■ Do this
How many of the lines below contain the word "located"? Count them and reply with the number alone.

■ Raw records
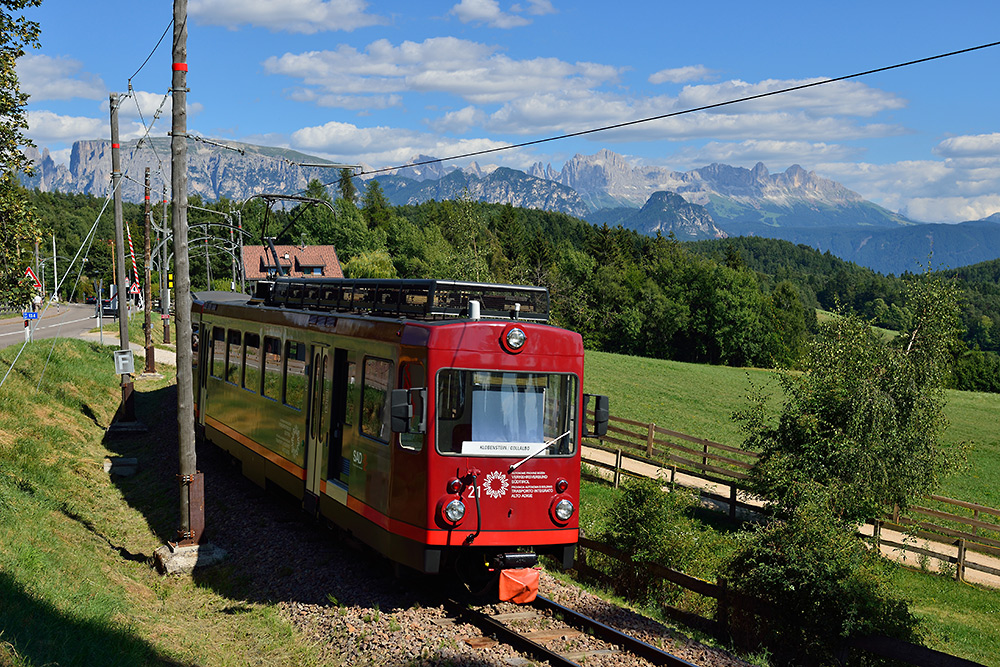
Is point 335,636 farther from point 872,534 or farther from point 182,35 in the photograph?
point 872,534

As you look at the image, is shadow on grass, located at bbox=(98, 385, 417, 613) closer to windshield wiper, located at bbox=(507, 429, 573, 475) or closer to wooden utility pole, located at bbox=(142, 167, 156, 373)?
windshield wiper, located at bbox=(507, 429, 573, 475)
==
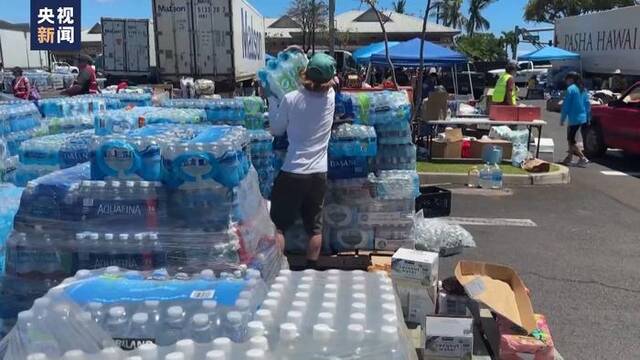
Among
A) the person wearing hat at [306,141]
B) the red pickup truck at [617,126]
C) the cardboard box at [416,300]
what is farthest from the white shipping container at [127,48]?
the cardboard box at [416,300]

■ Exercise response
2